The Autism File

THE ALLERGY RESEARCH FOUNDATION CONFERENCE
THURSDAY 18 NOVEMBER 2020
AT THE MEDICAL SOCIETY OF LONDON

DR MICHAEL TETTENBORN
Consultant Paediatrician at Frimley Park Hospital


Dr Tettenborn has treated a number of autistic children with anti-
fungal and dietary intervention. In a study on 57 children at an average age of four and one month, with a average onset of autism at

  • 16 months, he completed the following treatments
  • 13 Had no treatment
  • 24 Had anti-fungal therapy
  • 9 Were put on a gluten/casein free diet
  • 11 Had anti-fungal therapyand gluten free diet
  • Of those treated 28 showed a marked improvement


He found that when using anti-fungals the child can often get worse before they start to improve. His cases were completed on children who fell within the following classifications:

  • A clear history of onset of regression in the second year of life
  • Good eye contact and finger pointing prior to regression
  • A history of altered bowel habits
  • A history of illness at the onset of regression
  • Nasal congestion
  • Increased thirst – craving milk and wheat
  • Very pale face, dark shadows under the eyes
  • Distended abdomen and increased flatus

My comments: These are children that, due to their physical conditions and health history are ‘perfect’ cases for anti-fungal and dietary modifications. They are probably allergic to a number of foodstuffs and have a gastro-intestinal yeast overgrowth. I need to enquire of Dr Tettenborn whether he completes organic-acid and urinary peptide tests to confirm the presence of yeast overgrowth before using this treatment protocol.
Anti-fungal Therapy
Low diet in refined sugars, yeasts and fermented products
Oral nystatin (anti-fungal) or amphotericin in a sugar free suspension if possible,
for four months
He then adjusts the dose according to response
Treatment with floconazole, a systemic antifungal (2–3 mg/kg once daily for three weeks also helps)
My comments: Using anti-fungals is great. In Billy’s case I completed a liver function test before treatment and will do another test mid treatment to see if his liver is stressed by such treatment, especially if using systemic anti-fungal therapy. The Great Smokies Laboratory’s comprehensive stool analysis also looks at the type of fungal/yeast overgrowth and advises which anti-fungal is the most appropriate to eradicate it.

top

DR JOHN RICHER
Consultant Clinical Psychologist in Paediatrics at the John Radcliffe Hospital in Oxford


Dr Richer suggested we give our children attachment security through holding to make them feel as secure as possible. We must interact at a basic level and try to involve them as much as possible in simple tasks. Always redirect aggression and try to introduce different tasks or items.
He suggested avoiding the following foods:

  • Cow milk products
  • Chocolate
  • Wheat and other grains – not rice
  • Sugar
  • Yeast
  • Additives
  • Citrus
  • Corn

top

DR ANDREW WAKEFIELD
Reader in Experimental Gastroenterology in the Departments of Medicine and Histopathology at Royal Free University College Medical School


Dr Wakefield has found that 52% of the autistic children tested have lymphoid nodular hyperplasia. This is seen in the colon and terminal ileum and not higher up in the gut. Immunologically, he noted that their IgG1 levels in these children were raised suggesting a TH2 elevation and that their CD3 were lower than normal. He feels that this lymphoid hyperplasia is antigen driven.

top

PROFESSOR STEPHEN CHALLACOMBE
Professor of Oral Medicine and Chairman of the Division of Oral Medicine, Pathology, Microbiology and Immunology at the new Guy’s, King’s and St Thomas’s Medical and Dental school.

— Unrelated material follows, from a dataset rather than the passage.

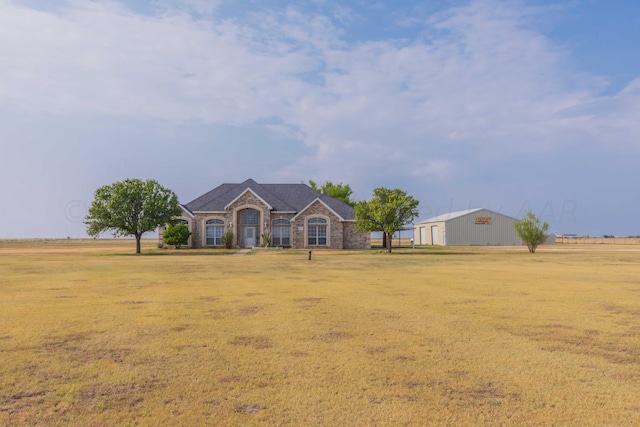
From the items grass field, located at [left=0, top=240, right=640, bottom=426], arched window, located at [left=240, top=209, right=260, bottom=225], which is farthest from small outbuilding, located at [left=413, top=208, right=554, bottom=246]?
grass field, located at [left=0, top=240, right=640, bottom=426]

Why aren't we all allergic to food? The reason is that we have developed an intolerance to foods. Oral tolerance is caused by specific immunological unresponsiveness induced by feeding antigens.This can cause intestinal hypersensitivity to food allergens and may also provide vital clues for the treatment of many inflammatory disorders. The mucosal epithelium is protected predominantly by IgA antibodies and oral tolerance can lead to an inhibited production of IgE and IgG antibodies. If there is evidence of allergens then all will be elevated. The induction and effector sites on the mucosal immune system are:

Induction sites
Tonsils, adenoids +NAL
NALT
GALT (peyers patches in ileum)
Rectum

Effector sites
Nasal
Saliva
Upper respiratory tract
Lungs
Breast
Gastro-intestinal tract

T and B cells carry IgA antibodies to all mucosal epithelial sites to protect. TH1 is suppressed by oral tolerance especially if there is a high dose of allergens and TH2 is increased. Therefore the risk of more allergens produced is higher. T cells are important for producing cytokines IL2,3,4,5,10 and interferon-y. These, especially IL4 and 10, are important cytokines in making us tolerant against allergens.

top

PROFESSOR GLEN GIBSON
Professor of Microbiology at University of Reading

It was concluded that yeast overgrowth and parasitic infestation are opportunists and will soon become dominant within the gut. If there is a deficiency then the good gut flora must be replaced using probiotics to improve the gut balance. The beneficial gut flora are:

  • Lactobacillus acidophillus
  • Bifidobacterium infantis
  • Bifidobacterium langum
  • Enterococcus faecum
  • Lactobacillus caseo

He is developing a prebiotic that is a non-digestible food ingredient that boosts the already present bacteria. Probiotics have to be taken in large quantities if they are to reach the gut. Acid resistant forms are the best. More information is available from Bio Care in Birmingham (see advert on inside back cover for contact details).
When using anti-fungals especially nystatin, bifidobacteria numbers are suppressed so use a probiotic to supplement the gut.

top

PROFESSOR STEPHAN STROBEL.
Professor of Clinical Paediatric Immunology at Great Ormond Street Hospital for Children

Professor Strobel mentioned the ‘great 8’ food sources from which allergies generally come:

  1. Milk
  2. Wheat
  3. Soy
  4. Fish
  5. Eggs
  6. Peanuts
  7. Tree nuts
  8. Shellfish

Normal oral tolerance is when the food enters the gut and primes the immune system to respond by producing a mucosal response. When a food enters the gut and there is an immune exclusion or deviation then there is antigen exposure. If this is inherited genetically then there will already be exposure to these antigens and therefore the child remains allergic to the foods that enter its gut.
There are immediate responses to some antigens. These can be seen on the skin where a skin test is positive. Some take longer through abdominal pain, bloatedness, diarrhoea etc when a skin test is negative. Other responses may cause a multitude of disorders which affect the skin, lungs, GI tract and the central nervous system. These allergens can create havoc with the balance of the immune system with the TH2 cells in particular being elevated. Due to these allergens irritating mucosal surfaces IgA levels also increase.
If the mother already has a high number of allergens then the child may, through pregnancy, be exposed to TH2 immune disregulation during their foetal stage.
If this is the case the child may be a late birth and be more susceptible to increased risk of allergy.

top

DR ROSEMARY WARING
Reader in Human Toxicology at the School of Biosciences, University of Birmingham.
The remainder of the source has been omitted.